Gestern haben meine Teichbauer das gute Wetter genutzt und die GFK Schale noch bis kurz vor 22:00 Uhr fertiggestellt.

Ich habe mich heute Vormittag davon überzeugt, daß es beinahe völlig egal ist, welche Farbe man für das Becken wählt. Nach zwei Jahren sind die Wände ohnehin durch Algenbewuchs weitgehend grün-grau-braun-sonstwie gefärbt und von der Grundfarbe sieht man kaum noch etwas; zumindest war das bei einem schwarzen, einem grauen und einem grünen Teich so. Daher bin ich der Empfehlung meines Teichbauers gefolgt und habe das "moosgrün" genommen.

Nach kurzem Regen am Vormittag - die Zeit wurde für die Vorbereitung des Filters genutzt - begann dann das... 

*Auftragen des Top-Coat:*

 

Rechts die laminierte und zuvor abgeschliffene GFK Fläche. Das Abschleifen ist notwendig, um eventuell herausstehende Glasfasern zu entfernen.

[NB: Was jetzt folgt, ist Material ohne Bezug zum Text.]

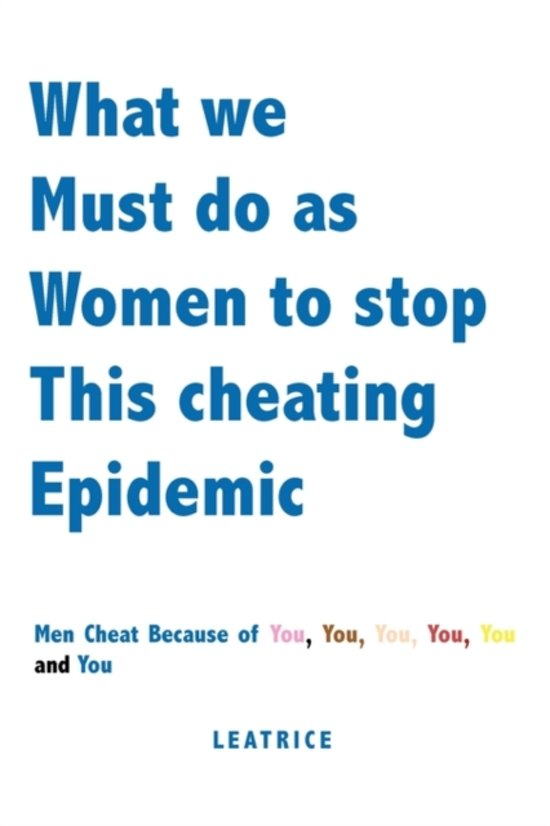 What We Must Do as Women to Stop This Cheating Epidemic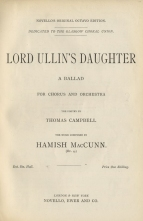 Lord Ullin's Daughter, Op.4. (Vocal score).  London & New York, [1888]. Completed just before the composer resigned his RCM scholarship and premiered at the Crystal Palace on 18 February 1888, this was the first of MacCunn's choral-orchestral works to be herd in public.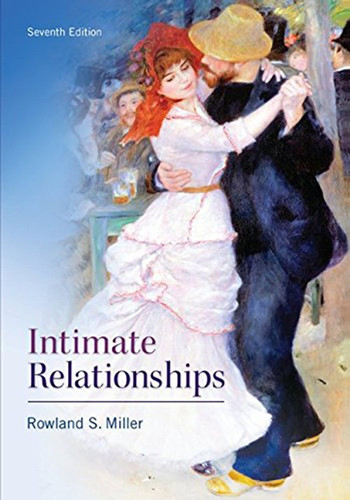 Intimate Relationships (7th Edition) Miller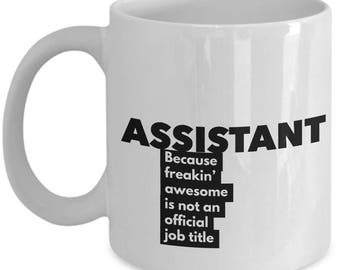Assistant because freakin' awesome is not an official job title - Unique Gift Coffee Mug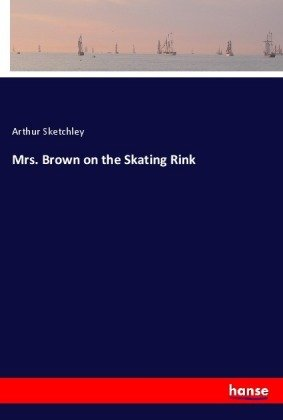 Mrs. Brown on the Skating Rink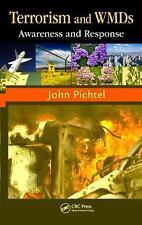 Terrorism and WMDs : Awareness and Response by John Pichtel (2011, Hardcover)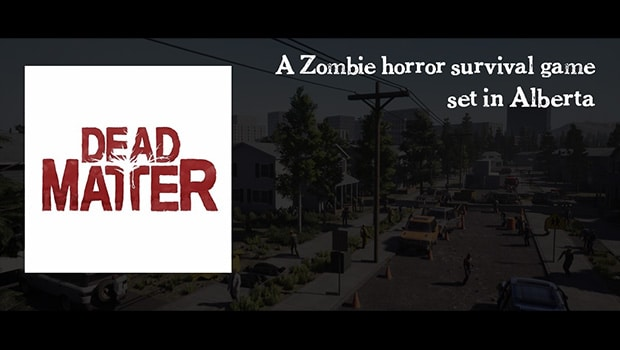 Dead Matter, a zombie survival video game based in Alberta!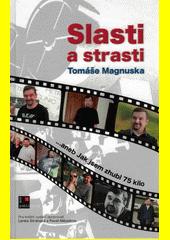 Slasti a strasti Tomáše Magnuska, aneb, Jak jsem zhubl 75 kilo  (odkaz v elektronickém katalogu)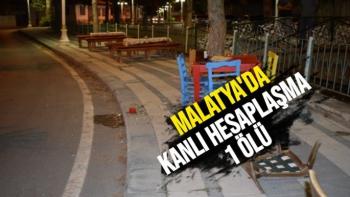 Malatya'da Kanlı Hesaplaşma 1 Ölü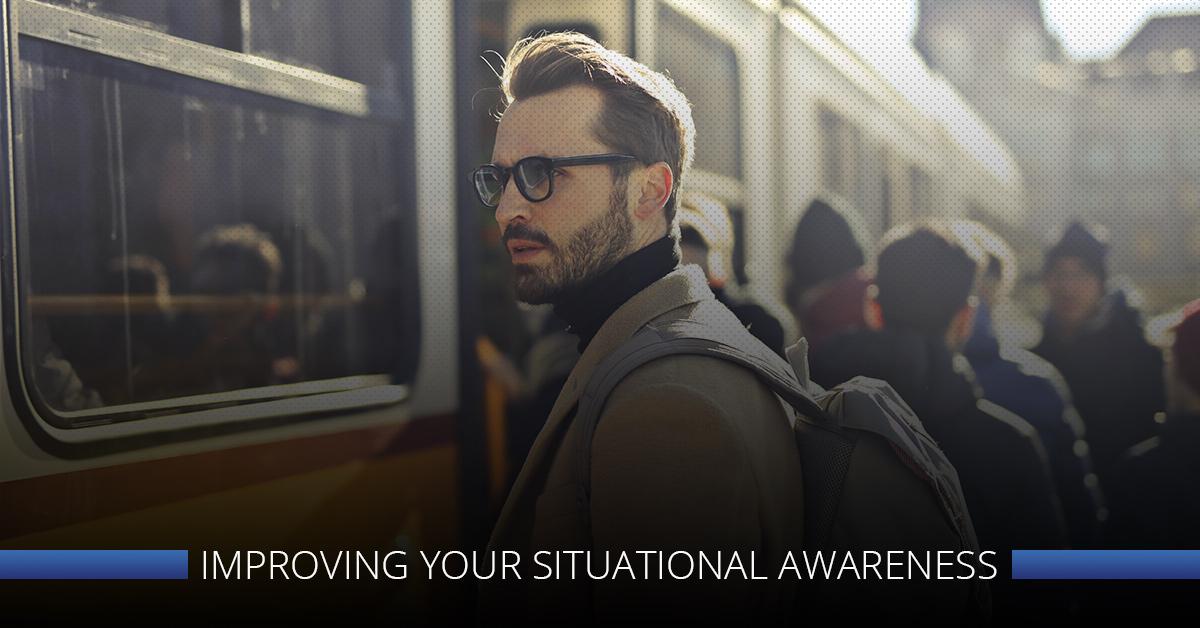 Improving Your Situational Awareness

Links ist der moosgrüne Top-Coat schon aufgetragen. Im dicken Rohr laufen Strom, Frischwasser für die Garage und ein Teil der Dachentwässerung. Am dünne Rohrstück wird später der Skimmer für das kleine Becken angeschlossen. Inzwischen sind die Rohre natürlich auch grün gestrichen.


----------



## Roadrunner (19. Juni 2009)

*AW: Projekt: Koiteich*

*Filterfundament:*

 

Heute wurde das Fundament für den Filter gebaut. Auch hier war wieder professionelle Arbeit zu sehen: Die Abläufe waren vorgefertigt und an einem Holzgestellt montiert. Ich dachte noch: Ist das so instabil, daß man die Verrohrung abstützen muß? Nein! Das Holzgestellt dient als Positionierungshilfe und für die Nivellierung.

Dort wo die Holzlatten zu sehen sind, werden anschließend schmale Wände hochgemauert und dann wieder mit GFK die Filterbecken abgedichtet.

 

Das zweite Foto zeigt die geplante Funktion des Filters (wenn ich es richtig verstanden habe):

(1) Hier werden die Schieber für die Bodenabläufe und Skimmer untergebracht
(2) Absetzkammer mit Sieb
(3) Patronenfilter - grob
(4) Patronenfilter - fein
(5) Biolfilter und Pumpenkammer

Die blauen Pfeile zeigen den Wasserfluß; die orangen Linien die Bodenabläufe der Filterbecken zum Kanal.


----------



## Roadrunner (22. Juni 2009)

*AW: Projekt: Koiteich*

*Filterbau:*

Samstag und heute wurde der Filter gemauert. Samstag waren zunächst die Außenwände an der Reihe. Über das Wochenende trocknete - trotz miesen Wetters - der Mörtel ab, so daß heute die Trennwände der Filterkammern und die Abteilung für Pumpen, UV und Elektrik gebaut werden konnten.

 

Zwei Schieber sind bereits eingesetzt, die anderen beiden kommen wohl morgen und dann wird auch die letzte Trennwand hochgezogen und die GFK Arbeiten am Filter können beginnen - sofern das Wetter... aber das kennen wir nun ja schon :crazy


----------



## Roadrunner (24. Juni 2009)

*AW: Projekt: Koiteich*

*Filtergrube fertig:*

Gestern und heute wurde die Filtergrube fertiggestellt. D.h. die Wände stehen, die Becken sind laminiert und gestrichen, die interne Verrohrung ist komplett und die Schieber sind auch schon eingebaut.

Außerdem sind die beiden Berge restlichen Filteraushubs im Container gelandet, so daß die "Baustelle" nun schon wieder etwas nach "Garten" aussieht. Das macht rein psychologisch richtig was aus!

 

Unten links ist die Behelfsbrücke sichtbar: Zwei Holzpaletten fixiert mit einigen Pflastersteinen. Nicht hübsch, aber praktisch.


----------



## rainthanner (24. Juni 2009)

*AW: Projekt: Koiteich*

Hallo, 

das Grün brennt ja schon ein wenig in den Augen und ich hätte schwarz gewählt, aber sonst gibt es nix zu meckern. 


Gruß Rainer


----------



## Roadrunner (24. Juni 2009)

*AW: Projekt: Koiteich*

Hi Rainer!

Das Grün ist kommt auf den Fotos viel extremer als in Realität. Ich muß mal Vormittags ein Foto machen, dann sind die Schatten besser und es gibt kein Gegenlicht. Moosgrün ist's halt - wie die Gartenzaunbeschichtungen, die man so oft sieht.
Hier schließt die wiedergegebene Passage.